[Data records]
* * *

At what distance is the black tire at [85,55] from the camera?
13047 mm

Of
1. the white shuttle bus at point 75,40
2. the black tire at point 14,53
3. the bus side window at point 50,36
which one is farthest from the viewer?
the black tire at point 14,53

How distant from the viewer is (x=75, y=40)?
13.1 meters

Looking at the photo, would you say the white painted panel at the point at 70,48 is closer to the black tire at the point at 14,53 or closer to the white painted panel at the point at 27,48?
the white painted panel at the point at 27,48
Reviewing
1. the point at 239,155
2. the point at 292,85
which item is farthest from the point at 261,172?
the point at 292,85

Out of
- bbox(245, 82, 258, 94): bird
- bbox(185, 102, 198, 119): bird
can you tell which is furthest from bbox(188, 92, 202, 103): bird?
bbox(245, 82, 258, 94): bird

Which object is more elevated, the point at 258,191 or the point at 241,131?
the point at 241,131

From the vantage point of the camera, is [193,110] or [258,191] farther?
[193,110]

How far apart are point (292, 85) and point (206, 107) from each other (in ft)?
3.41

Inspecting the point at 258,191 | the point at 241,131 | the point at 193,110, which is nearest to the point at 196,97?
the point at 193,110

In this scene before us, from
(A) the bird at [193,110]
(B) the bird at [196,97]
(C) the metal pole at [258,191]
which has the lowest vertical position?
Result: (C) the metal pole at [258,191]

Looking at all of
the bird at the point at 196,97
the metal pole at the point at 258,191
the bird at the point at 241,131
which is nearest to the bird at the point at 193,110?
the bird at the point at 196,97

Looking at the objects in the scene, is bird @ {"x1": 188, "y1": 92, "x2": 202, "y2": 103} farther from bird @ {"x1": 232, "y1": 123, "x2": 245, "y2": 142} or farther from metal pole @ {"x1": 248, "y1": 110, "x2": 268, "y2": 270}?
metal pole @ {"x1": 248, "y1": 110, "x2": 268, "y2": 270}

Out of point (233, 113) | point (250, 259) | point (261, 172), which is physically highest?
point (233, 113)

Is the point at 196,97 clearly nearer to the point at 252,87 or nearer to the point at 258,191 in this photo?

* * *

Reproduce the material word for word, from its start through the line that contains "Result: (C) the metal pole at [258,191]", and give back nothing past that line.

**TASK SOLUTION:**
At what distance is the black tire at [85,55] from the camera?
13047 mm

Of
1. the white shuttle bus at point 75,40
2. the black tire at point 14,53
3. the bus side window at point 50,36
which one is farthest from the viewer?
the black tire at point 14,53

How distant from the viewer is (x=75, y=40)?
13.1 meters

Looking at the photo, would you say the white painted panel at the point at 70,48 is closer to the black tire at the point at 14,53 or closer to the white painted panel at the point at 27,48?
the white painted panel at the point at 27,48
Reviewing
1. the point at 239,155
2. the point at 292,85
which item is farthest from the point at 261,172?
the point at 292,85

Out of
- bbox(245, 82, 258, 94): bird
- bbox(185, 102, 198, 119): bird
can you tell which is furthest from bbox(188, 92, 202, 103): bird?
bbox(245, 82, 258, 94): bird

Which object is more elevated, the point at 258,191 or the point at 241,131?
the point at 241,131

From the vantage point of the camera, is [193,110] or [258,191] farther?
[193,110]

How far apart are point (292, 85) and point (206, 107) from each other (in ft)?
3.41

Inspecting the point at 258,191 | the point at 241,131 | the point at 193,110, which is nearest to the point at 196,97?
the point at 193,110

In this scene before us, from
(A) the bird at [193,110]
(B) the bird at [196,97]
(C) the metal pole at [258,191]
which has the lowest vertical position?
Result: (C) the metal pole at [258,191]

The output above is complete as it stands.